▸ **Selected excerpt**:
+ + + +
Watch your broker’s minimum lot and lot step (e.g., 0.01). If you open 0.03 lots, you may not be able to close exactly half. That small detail can change your results versus the signal provider.
Exact MT5 settings for XAUUSD signals (fill policy, deviation, order types)
MT5 is more explicit than MT4 about execution rules, which is why many serious gold traders prefer it for signals.
But MT5 can also confuse traders because options like Fill Policy and Deviation appear in different places depending on broker and account type.
Step-by-step: MT5 configuration checklist for gold signals
- Confirm account mode (hedging vs netting): open a small test trade on XAUUSD; see if multiple positions stack or merge. For signal mirroring, hedging is usually better.
- Enable One-Click Trading: Tools → Options → Trade → “One Click Trading.”
+ + + +
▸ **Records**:
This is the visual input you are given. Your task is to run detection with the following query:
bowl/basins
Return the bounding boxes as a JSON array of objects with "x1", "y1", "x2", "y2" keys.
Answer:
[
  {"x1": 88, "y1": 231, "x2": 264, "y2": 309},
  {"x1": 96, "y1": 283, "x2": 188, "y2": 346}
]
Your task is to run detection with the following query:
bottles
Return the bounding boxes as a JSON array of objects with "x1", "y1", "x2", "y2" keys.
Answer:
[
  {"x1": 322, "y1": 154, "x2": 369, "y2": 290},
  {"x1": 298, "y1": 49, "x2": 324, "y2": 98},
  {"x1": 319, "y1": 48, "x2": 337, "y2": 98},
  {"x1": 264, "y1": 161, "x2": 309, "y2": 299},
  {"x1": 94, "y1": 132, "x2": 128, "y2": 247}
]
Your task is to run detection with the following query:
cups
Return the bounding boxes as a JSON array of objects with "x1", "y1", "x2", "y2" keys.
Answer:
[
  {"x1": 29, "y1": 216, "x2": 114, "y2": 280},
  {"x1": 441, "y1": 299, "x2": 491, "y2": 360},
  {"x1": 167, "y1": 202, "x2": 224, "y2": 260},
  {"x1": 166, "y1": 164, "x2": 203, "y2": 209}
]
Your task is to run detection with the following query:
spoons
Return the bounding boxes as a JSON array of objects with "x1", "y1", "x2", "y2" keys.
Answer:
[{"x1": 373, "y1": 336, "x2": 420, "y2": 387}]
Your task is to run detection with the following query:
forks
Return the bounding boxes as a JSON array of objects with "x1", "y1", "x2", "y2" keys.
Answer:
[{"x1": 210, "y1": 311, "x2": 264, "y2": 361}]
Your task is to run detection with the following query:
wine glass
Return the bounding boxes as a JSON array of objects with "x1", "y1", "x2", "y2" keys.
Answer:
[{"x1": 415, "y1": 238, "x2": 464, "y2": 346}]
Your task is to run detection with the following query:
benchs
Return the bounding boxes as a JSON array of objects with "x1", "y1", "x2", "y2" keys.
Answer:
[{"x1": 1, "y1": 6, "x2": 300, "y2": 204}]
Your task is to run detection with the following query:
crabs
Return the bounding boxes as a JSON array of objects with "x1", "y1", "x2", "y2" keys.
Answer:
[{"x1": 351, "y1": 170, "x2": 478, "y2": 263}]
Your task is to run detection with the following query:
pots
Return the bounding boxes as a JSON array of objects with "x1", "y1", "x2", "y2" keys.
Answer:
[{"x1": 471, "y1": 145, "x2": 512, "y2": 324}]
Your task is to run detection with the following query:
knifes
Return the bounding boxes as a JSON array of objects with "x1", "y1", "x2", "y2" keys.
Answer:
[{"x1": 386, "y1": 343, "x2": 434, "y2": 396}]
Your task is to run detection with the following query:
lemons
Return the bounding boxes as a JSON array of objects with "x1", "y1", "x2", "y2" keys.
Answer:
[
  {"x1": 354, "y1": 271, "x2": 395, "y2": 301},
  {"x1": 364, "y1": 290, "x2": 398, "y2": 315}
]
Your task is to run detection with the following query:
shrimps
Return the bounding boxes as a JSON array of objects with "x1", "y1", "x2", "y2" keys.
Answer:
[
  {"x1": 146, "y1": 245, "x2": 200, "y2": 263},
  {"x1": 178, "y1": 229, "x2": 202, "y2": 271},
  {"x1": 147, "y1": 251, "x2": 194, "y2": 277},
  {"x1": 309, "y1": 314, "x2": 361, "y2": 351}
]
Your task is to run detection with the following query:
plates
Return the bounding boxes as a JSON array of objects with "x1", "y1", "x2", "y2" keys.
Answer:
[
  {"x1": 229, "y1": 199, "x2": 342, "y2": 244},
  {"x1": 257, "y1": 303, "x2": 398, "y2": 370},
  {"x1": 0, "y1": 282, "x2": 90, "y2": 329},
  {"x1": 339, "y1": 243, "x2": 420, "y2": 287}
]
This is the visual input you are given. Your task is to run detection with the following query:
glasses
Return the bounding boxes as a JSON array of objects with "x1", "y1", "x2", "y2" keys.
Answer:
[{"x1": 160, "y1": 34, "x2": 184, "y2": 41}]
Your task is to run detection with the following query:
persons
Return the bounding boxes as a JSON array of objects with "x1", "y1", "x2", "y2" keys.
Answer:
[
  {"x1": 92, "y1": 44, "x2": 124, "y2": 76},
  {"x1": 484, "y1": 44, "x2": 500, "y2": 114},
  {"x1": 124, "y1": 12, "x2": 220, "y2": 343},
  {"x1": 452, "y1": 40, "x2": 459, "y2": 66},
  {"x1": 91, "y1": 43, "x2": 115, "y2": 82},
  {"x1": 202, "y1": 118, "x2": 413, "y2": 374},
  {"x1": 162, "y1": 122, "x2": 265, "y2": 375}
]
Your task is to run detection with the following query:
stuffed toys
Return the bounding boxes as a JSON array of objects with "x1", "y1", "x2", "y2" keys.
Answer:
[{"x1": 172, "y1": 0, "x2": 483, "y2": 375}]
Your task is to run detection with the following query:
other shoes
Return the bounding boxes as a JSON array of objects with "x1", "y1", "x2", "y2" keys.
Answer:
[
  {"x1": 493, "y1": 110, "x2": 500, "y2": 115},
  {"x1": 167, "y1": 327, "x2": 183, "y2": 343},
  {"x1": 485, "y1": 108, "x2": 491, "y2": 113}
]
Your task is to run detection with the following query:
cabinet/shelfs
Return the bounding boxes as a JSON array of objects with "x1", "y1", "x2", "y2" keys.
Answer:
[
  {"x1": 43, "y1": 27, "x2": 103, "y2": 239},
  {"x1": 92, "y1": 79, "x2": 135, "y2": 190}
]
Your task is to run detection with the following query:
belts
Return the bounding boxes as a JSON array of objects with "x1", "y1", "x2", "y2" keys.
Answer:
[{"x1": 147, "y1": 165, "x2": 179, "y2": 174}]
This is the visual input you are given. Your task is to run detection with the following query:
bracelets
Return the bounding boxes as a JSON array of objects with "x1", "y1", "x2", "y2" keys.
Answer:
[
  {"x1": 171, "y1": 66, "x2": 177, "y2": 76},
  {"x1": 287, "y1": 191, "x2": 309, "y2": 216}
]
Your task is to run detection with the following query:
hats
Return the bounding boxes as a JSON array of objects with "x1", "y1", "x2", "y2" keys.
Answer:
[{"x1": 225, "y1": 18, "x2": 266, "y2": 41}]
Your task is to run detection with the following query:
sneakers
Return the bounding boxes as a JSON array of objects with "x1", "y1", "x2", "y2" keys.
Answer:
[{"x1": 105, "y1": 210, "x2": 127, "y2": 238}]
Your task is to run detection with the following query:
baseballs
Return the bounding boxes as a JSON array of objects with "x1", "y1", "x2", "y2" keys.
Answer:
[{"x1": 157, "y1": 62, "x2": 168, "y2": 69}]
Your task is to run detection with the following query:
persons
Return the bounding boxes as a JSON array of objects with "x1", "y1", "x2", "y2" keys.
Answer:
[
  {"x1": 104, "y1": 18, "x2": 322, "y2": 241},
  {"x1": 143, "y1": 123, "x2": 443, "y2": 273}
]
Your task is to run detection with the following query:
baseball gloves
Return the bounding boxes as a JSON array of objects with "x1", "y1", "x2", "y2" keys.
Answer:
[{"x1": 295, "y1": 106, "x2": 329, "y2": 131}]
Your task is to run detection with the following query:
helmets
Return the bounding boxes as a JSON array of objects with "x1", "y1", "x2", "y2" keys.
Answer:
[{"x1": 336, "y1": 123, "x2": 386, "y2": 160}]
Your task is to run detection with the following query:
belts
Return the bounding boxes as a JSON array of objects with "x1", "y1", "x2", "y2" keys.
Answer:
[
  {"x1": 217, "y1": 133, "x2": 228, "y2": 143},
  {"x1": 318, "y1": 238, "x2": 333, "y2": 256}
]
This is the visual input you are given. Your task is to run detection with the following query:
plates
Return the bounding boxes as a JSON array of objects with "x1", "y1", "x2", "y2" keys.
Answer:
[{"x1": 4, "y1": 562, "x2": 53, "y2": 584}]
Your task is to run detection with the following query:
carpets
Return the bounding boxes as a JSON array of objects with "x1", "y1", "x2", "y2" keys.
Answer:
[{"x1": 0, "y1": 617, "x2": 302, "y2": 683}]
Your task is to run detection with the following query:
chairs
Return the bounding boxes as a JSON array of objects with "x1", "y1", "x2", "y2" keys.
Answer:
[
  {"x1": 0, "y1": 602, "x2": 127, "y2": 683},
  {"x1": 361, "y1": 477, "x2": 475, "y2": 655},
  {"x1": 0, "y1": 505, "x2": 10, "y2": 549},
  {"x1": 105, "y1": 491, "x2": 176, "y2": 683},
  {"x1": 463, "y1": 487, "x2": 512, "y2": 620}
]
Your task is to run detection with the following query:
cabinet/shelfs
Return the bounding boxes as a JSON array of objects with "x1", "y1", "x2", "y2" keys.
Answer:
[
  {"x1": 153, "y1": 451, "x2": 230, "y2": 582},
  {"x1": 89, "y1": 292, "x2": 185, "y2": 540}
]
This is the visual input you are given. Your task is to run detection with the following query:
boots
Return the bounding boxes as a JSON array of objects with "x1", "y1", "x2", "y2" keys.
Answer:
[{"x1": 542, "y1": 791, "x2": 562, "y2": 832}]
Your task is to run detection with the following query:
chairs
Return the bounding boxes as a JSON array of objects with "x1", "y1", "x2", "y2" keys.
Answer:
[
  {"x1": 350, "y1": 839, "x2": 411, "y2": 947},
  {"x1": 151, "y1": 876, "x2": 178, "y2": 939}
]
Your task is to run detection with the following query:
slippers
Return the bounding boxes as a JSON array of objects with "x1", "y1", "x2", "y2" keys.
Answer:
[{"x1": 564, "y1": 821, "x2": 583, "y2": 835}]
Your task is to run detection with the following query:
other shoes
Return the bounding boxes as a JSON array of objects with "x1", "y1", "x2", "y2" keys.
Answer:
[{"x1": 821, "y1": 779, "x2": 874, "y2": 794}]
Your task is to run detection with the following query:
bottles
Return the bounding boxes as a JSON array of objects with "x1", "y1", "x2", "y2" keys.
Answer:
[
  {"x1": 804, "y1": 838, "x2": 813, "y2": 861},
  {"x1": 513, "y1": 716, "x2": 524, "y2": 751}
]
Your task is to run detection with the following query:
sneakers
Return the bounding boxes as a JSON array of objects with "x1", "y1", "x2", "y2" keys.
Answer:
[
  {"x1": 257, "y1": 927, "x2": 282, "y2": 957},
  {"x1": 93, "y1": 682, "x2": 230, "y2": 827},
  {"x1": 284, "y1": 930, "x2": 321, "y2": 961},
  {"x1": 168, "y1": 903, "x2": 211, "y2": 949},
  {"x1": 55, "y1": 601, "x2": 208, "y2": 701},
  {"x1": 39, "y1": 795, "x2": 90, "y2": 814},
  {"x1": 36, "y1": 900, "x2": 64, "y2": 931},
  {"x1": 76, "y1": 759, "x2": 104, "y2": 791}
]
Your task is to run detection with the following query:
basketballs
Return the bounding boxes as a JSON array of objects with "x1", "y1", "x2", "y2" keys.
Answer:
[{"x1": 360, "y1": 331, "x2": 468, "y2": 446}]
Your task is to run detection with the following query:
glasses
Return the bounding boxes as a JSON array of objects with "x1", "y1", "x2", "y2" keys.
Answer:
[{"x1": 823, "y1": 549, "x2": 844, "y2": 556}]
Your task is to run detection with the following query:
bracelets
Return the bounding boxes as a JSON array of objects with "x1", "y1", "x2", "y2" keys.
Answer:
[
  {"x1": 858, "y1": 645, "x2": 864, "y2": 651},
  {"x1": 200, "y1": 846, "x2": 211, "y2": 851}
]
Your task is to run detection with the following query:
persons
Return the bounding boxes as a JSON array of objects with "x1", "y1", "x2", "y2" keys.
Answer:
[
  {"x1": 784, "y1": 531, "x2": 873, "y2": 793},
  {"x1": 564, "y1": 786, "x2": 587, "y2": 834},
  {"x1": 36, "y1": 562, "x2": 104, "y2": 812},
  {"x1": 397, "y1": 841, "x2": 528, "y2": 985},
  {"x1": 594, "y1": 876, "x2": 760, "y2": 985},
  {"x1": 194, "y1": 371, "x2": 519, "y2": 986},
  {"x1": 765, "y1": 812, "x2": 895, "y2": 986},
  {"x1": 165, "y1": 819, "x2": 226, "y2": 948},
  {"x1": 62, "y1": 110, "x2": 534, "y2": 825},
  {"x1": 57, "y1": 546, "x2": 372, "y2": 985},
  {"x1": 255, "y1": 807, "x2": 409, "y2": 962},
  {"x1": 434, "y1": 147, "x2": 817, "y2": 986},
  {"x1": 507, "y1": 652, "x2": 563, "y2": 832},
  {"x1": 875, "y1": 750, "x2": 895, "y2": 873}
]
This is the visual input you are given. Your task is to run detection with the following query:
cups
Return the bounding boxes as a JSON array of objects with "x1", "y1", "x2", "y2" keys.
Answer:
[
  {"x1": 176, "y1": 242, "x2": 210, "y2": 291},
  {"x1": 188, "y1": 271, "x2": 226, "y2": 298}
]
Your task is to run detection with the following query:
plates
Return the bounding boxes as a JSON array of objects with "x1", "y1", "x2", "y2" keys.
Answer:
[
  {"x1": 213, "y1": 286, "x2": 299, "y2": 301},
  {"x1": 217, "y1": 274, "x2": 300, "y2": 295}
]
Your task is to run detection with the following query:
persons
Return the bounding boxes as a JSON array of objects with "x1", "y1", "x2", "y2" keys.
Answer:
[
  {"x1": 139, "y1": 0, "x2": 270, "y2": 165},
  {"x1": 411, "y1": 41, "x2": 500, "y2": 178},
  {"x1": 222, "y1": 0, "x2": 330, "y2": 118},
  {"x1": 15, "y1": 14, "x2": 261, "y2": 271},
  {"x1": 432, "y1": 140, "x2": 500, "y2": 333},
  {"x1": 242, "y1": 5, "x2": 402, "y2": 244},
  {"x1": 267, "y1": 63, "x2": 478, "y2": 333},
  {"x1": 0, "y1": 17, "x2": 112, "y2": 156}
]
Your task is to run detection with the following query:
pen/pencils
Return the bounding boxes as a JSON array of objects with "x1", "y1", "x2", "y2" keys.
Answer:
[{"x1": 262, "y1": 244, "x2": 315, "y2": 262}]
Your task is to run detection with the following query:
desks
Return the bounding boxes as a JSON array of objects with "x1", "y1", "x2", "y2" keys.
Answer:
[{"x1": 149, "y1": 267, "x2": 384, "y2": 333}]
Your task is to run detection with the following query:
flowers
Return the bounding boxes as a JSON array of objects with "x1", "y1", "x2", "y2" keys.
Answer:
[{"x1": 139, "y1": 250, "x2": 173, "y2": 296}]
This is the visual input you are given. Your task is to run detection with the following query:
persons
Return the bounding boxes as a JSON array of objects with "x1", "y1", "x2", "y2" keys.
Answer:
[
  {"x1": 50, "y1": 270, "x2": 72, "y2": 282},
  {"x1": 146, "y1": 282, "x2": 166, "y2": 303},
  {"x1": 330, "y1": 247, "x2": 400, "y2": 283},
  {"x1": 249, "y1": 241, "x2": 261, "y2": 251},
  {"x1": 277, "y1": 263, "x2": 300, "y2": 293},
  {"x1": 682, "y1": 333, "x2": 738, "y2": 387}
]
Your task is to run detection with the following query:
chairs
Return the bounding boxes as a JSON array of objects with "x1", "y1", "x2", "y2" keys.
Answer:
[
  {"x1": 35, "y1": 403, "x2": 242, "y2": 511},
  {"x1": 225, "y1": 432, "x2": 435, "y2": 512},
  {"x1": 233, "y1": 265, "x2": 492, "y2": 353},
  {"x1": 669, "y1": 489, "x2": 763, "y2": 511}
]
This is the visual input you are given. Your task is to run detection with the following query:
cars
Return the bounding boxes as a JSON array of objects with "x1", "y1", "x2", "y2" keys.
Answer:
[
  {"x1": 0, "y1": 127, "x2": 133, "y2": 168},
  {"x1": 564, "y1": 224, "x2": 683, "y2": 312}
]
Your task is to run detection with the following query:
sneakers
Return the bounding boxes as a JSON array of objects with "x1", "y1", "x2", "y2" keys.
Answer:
+ + + +
▸ **Aim 1**:
Answer these from the MT5 gold-signal text:
(a) What example figure does it give for a lot step?
(b) For signal mirroring, which account mode does it say is usually better?
(c) What menu path does it give for enabling One-Click Trading?
▸ **Aim 2**:
Write the next part of the MT5 gold-signal text, picking up right after its last line.
The entries have no role in any of this.

▸ **Task output 1**:
(a) 0.01
(b) Hedging
(c) Tools → Options → Trade → "One Click Trading."

▸ **Task output 2**:
- Set Deviation: in the order ticket, set “Deviation” (in points) for market orders.
- Choose Fill Policy: select from FOK/IOC/Return if available and supported.
- Use Stop Limit for breakouts: when a signal expects a breakout above a level, Stop Limit can help control entry price.
- Save templates/quick actions: keep your chart clean, and your order ticket ready.
MT5 Fill Policy explained (FOK vs IOC vs Return)
This is where MT5 can materially improve your consistency.
- FOK (Fill or Kill): if your full volume can’t be filled at the requested price within allowed conditions, it cancels. This can reduce partial fills but may increase missed entries.
- IOC (Immediate or Cancel): fills whatever volume is available immediately and cancels the rest. This is more relevant for large sizes, but the behavior can still matter.
- Return: allows partial fills and returns the remainder (broker-dependent). Often the most “flexible,” but not always available.
For most retail signal followers trading modest lot sizes, the practical difference shows up as: do you get filled during a spike, and if yes, how cleanly?
General guidance:
- For precise entries in a tight zone: prefer pending limit orders rather than relying on a fill policy.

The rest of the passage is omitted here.